Baby Yoda coming to Build-A-Bear.

I bring this up (via Instapundit) not because some or all of you might or might not want a Baby Yoda Build-A-Bear.

Build-A-Bear is giving the people what they’ve been patiently waiting for — Baby Yoda stuffed animals.

Yes, build your very own version of The Child, you may.

The news was announced at an investment conference on Tuesday by Build-A-Bear CEO Sharon Price John.

No, I bring this up because I am amazed that the Mouse did not have Baby Yoda merch pre-loaded and ready for expedited production the nanosecond everybody who watched THE MANDALORIAN gasped and said “AWWWWWWWW.” I mean, it’s Disney. Market saturation of Teh Cuteness is their business model.
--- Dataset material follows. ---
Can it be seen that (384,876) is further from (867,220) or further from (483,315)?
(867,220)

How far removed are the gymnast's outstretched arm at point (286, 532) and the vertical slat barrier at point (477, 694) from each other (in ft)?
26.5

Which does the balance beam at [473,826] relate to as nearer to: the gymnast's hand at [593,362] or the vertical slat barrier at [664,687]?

Who was the executive who missed the potential of Baby Yoda, and what did they do to the poor bastard afterward?

Moe Lane

PS: Truly, it is a mystery to me.

PPS: If Build-A-Bear does not have a Mandolorian outfit for Baby Yoda available from the start then they are damned fools. I have spoken.
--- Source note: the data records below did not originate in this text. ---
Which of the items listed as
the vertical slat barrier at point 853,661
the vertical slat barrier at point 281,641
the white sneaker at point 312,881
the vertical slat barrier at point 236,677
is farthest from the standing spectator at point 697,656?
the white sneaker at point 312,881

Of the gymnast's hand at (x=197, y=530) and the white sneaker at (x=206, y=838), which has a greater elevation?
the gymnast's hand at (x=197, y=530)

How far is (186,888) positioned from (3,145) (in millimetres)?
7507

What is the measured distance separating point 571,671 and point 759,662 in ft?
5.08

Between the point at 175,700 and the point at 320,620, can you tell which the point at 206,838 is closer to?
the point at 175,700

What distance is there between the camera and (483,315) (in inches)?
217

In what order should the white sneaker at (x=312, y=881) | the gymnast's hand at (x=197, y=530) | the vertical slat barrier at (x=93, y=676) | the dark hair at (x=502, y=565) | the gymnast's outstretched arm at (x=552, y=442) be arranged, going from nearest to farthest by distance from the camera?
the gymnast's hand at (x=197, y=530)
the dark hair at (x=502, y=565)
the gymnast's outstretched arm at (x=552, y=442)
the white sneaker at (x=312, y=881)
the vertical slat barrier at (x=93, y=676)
5 thoughts on “Baby Yoda coming to Build-A-Bear.”

  1. As I understand, this was a deliberate decision as they didn’t want the *existence* of Baby Yoda inevitably leaked via the normal commercial channels required by manufacturing and distribution lead times. Much has been let out early in lots of IP because of toys.
    .
    It’s rumored they’ve foregone *$Millions*, but I think this was the right call.

    1. This is the official story, and it passes the smell test. There have been loads of plot points leaked in the past through toy companies.

  2. Given the other decisions they’ve made with this franchise, its not surprising to me (though I do totally accept the concern about leaks). They’ve absolutely decimated their merchandise revenue, one of the key values of Star Wars as an asset.

    On the other hand, the mere existence of Baby Yoda shows that some adults that actually know how to tell a story and make it one people want to watch AND one that can be merchandised… *all at the same time* might just be back in charge.

    Fracking Rose Tico. Who the hell thought that figure would sell. “I know, we’ll take an otherwise beautiful woman, put her in carhartt overalls, and have her act like a racist stereotype that doesn’t belong in these movies. Kids will definitely want to play with her!”

    1. Ironically, if they had yanked the entire Rose/hacker/casino story from the movie and turned it into a Disney+ eight episode series everybody involved would have ended up being happier.